WHAT YOU HAVE TO DO: For every record beneath this instruction, give an exact repetition, omitting images.
= = = = =
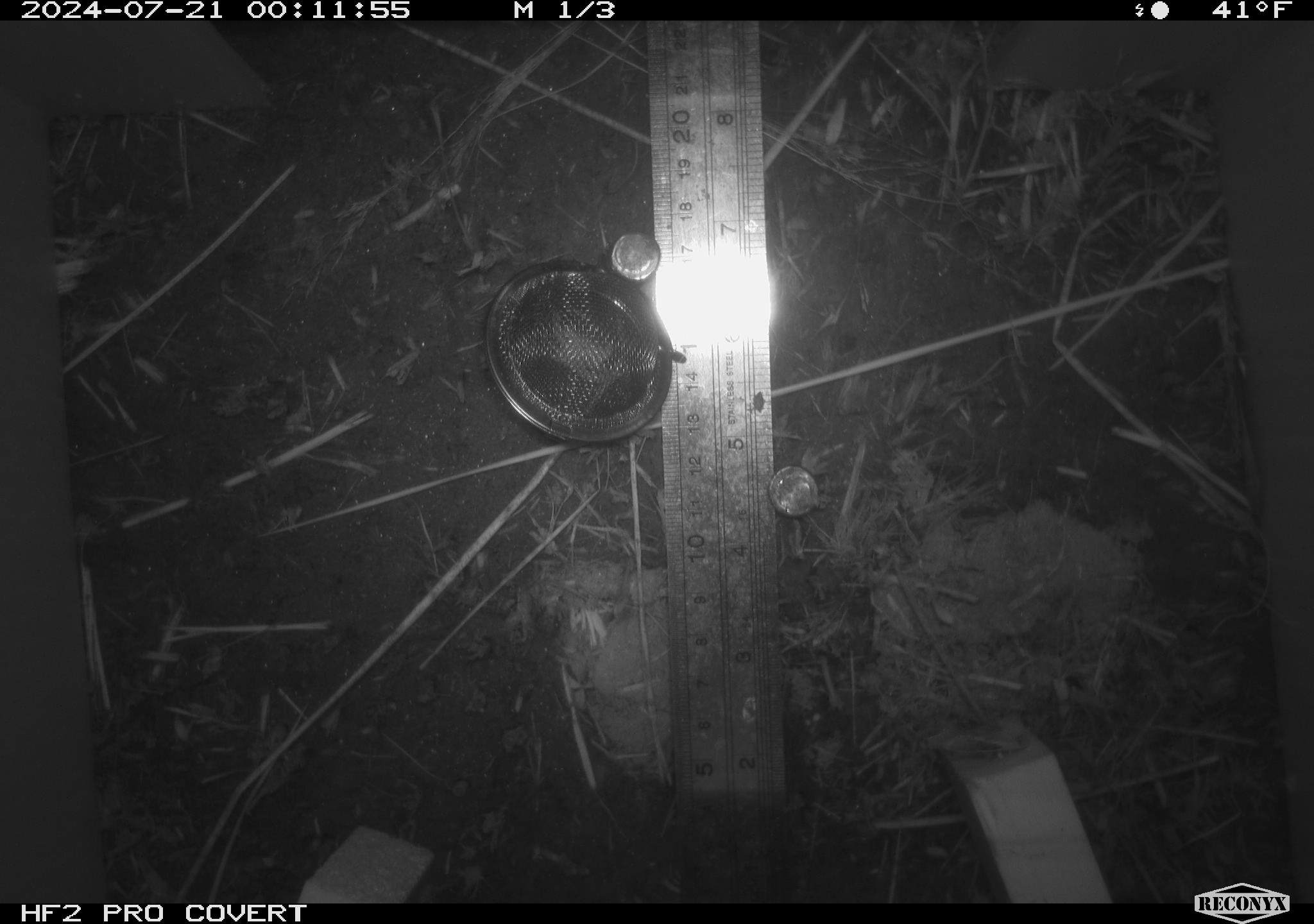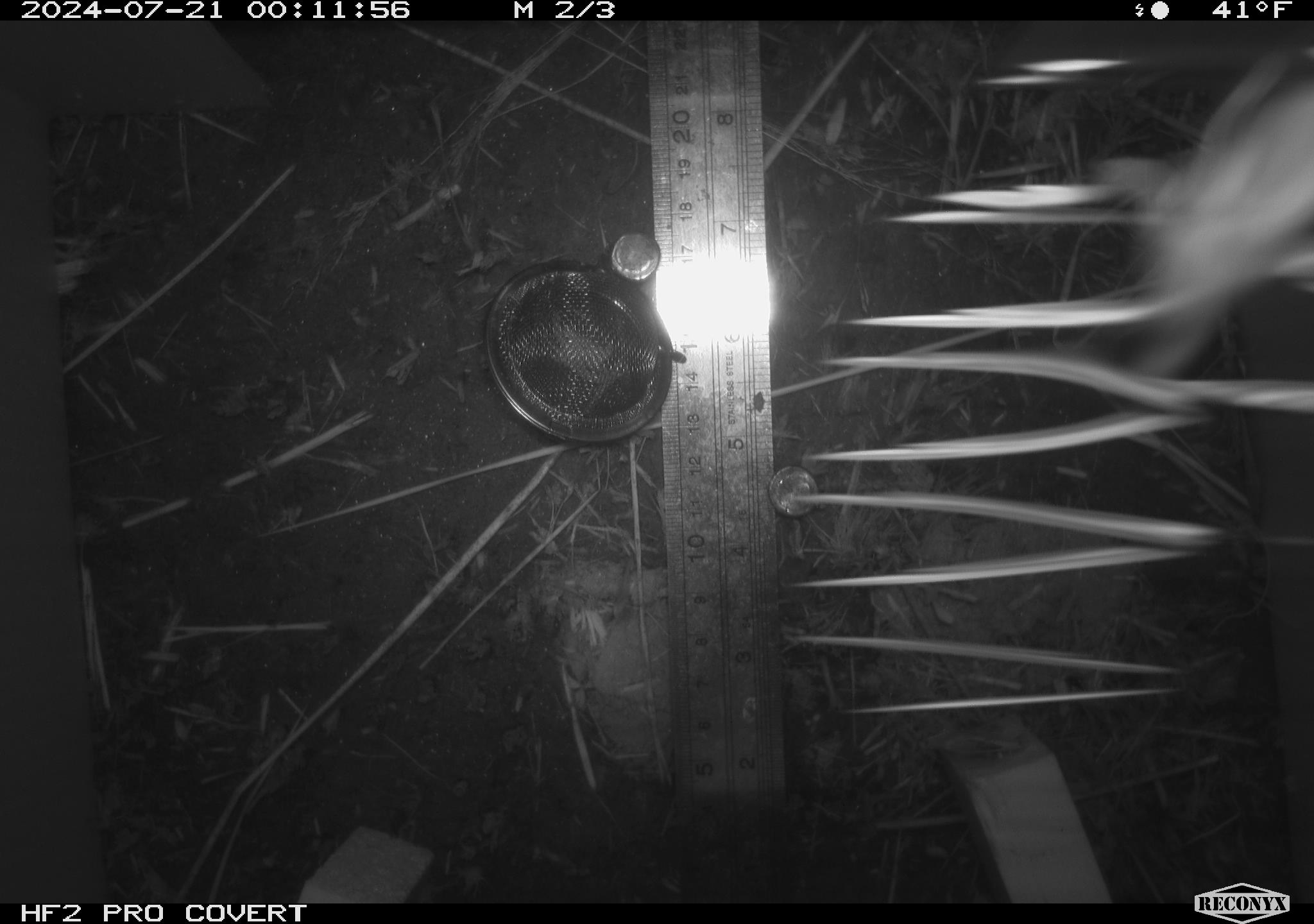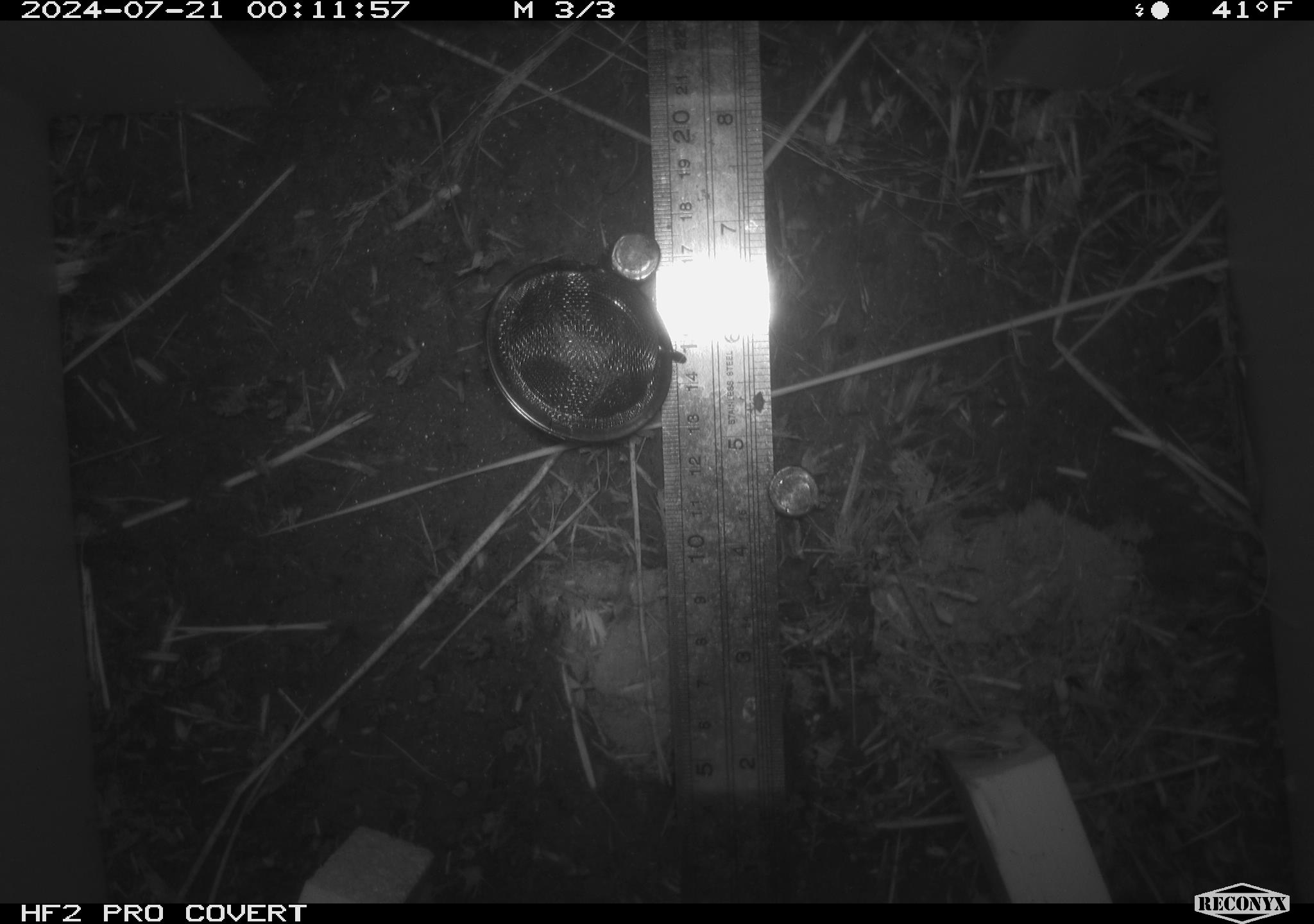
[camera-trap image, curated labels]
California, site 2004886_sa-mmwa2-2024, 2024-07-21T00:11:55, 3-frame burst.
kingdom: Animalia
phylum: Arthropoda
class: Insecta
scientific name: Insecta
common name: insect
Insect (Insecta).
= = = = =
OUTPUT FOR THIS TASK:
[camera-trap image, curated labels]
California, site 2004886_sa-mmwa2-2024, 2024-07-21T00:11:55, 3-frame burst.
kingdom: Animalia
phylum: Arthropoda
class: Insecta
scientific name: Insecta
common name: insect
Insect (Insecta).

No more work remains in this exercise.